4--fill out 2 page visa application with the same info you put in the
landing card and line up to give both to the immigration officer
5--watch immigration officer 1 type it into computer
6--watch immigration officer 2 copy it off the computer into a paper
ledger by hand
8--watch IO3 write a receipt while IO2 enters the $25 payment into a ledger
9--watch IO1 copy your information of the computer screen into the
visa sticker by hand
10--watch IO2 copy the visa number and expiration date into another ledger
Well, at least everyone is employed.
Now, with all the stories and warnings about Nairobi ("MOST VIOLENT TOWN IN AFRICA!!! IF YOU WALK ALONE, YOU WILL DIE!!!") I was a bit apprehensive, but 5 minutes into the taxi ride to the hotel the only thing that came to mind was "This is so much less of a clusterfuck
than Delhi". The traffic was obviously at a standstill, but nobody slept on the highway, only a few hawkers weaved between the cars, there were no cows, rikshaws, or ox carts on the road, and drivers rarely used their horns.
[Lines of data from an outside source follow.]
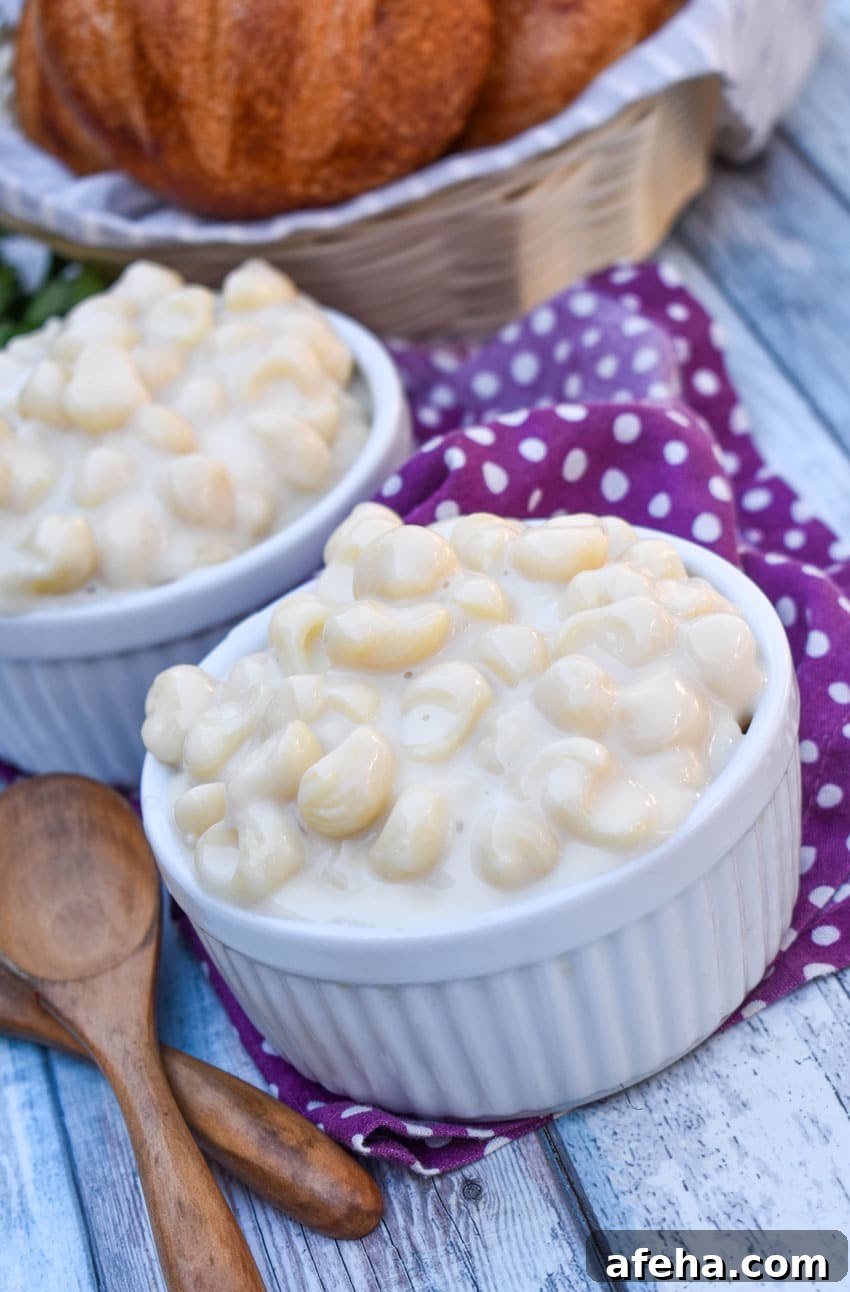 Panera Mac and Cheese Copycat Recipe: Creamy, Restaurant-Style 6 white cheddar mac and cheese in two white ramekins with a basket of crusty rolls in the background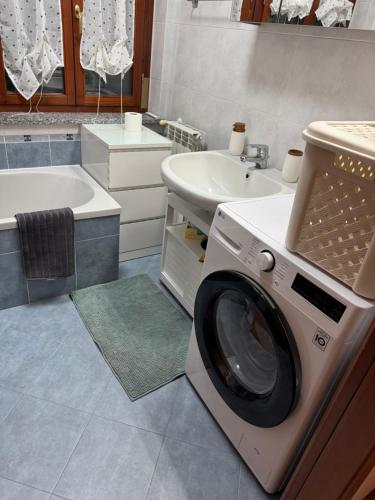 a washing machine in a bathroom next to a sink at Karen Sofia Modern Appartament in Opera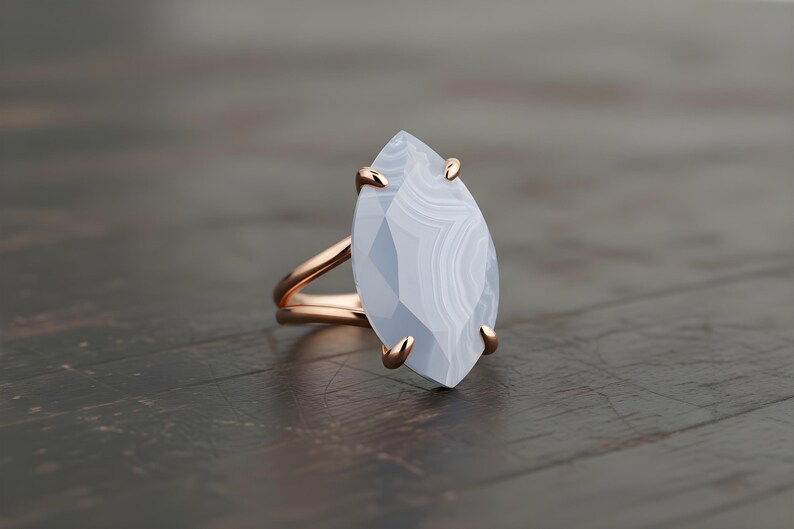 May include: A rose gold ring featuring a large, light blue gemstone with a unique, elongated shape. The gemstone has a marbled appearance. The ring is set on a dark wooden surface.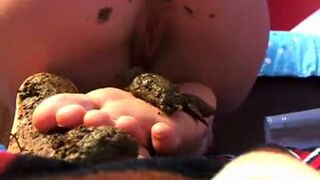 Black turds on her teenie feet
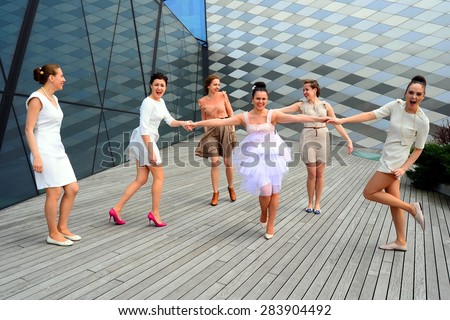 Beautiful lovely girls group dancing in Vilnius city.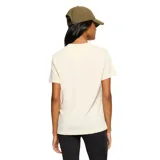 Remera de corte holgado color crema, con cuello redondo, mangas cortas y un bolsillo frontal en el lado izquierdo que presenta el logo de la marca estampado.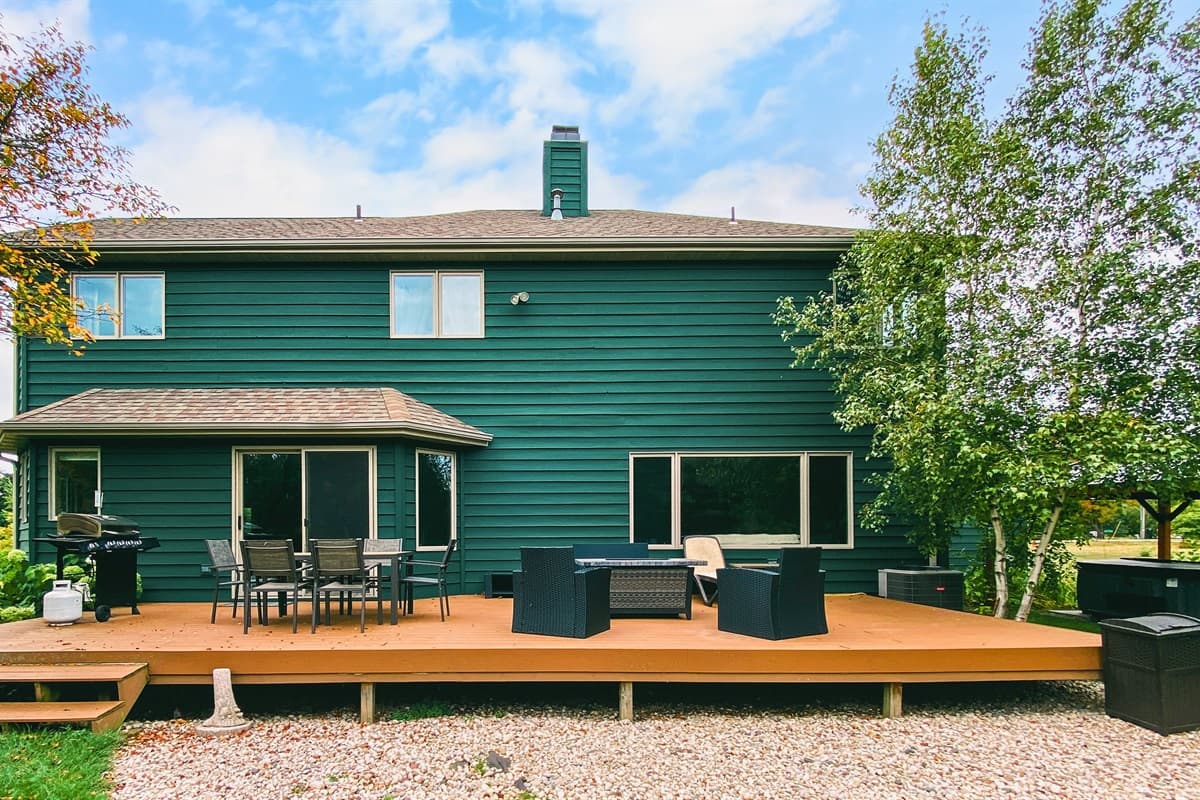 Step out onto the spacious outdoor patio deck at the back, where you can enjoy the beautiful surroundings.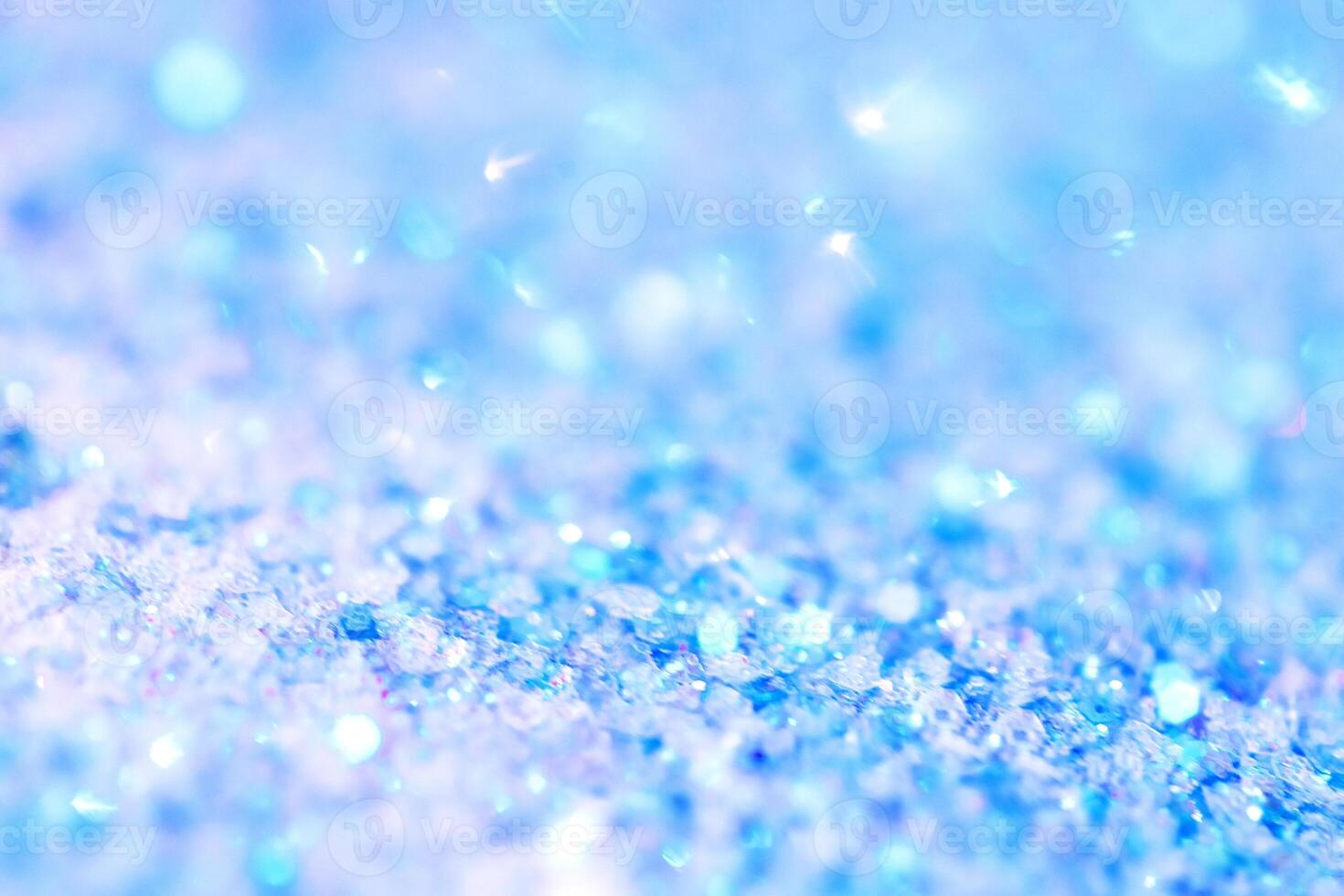Abstract blue background with sequins. A beautiful magical bokeh. photo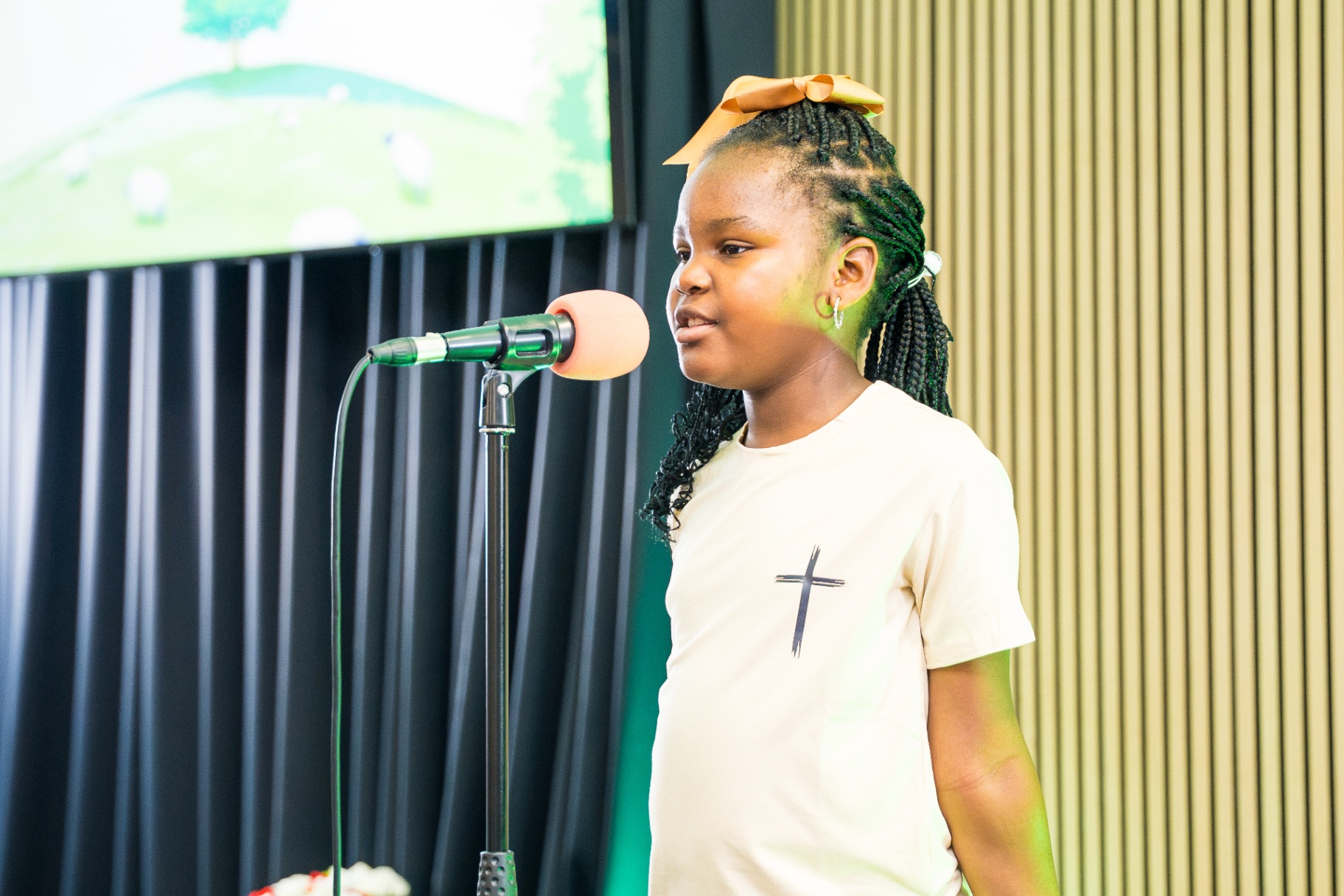 Young girl singing into a microphone during Kids and Youth service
On the other hand, it lacks the frenetic energy that's part of the fun of visiting India. Everyone I met in Kenya is very laid back. I'd liked to have seen more, but after checking into the hotel, I basically passed out in my room.
In the evening our group met, had a very decent dinner--including terrific Kofta Curry for me, and discovered to our delight that beer is less then $2 a pint. Both recurring themes for
the rest of the trip. Due to the large Indian community, many cooks turn out amazing Indian or Indian inspired foods.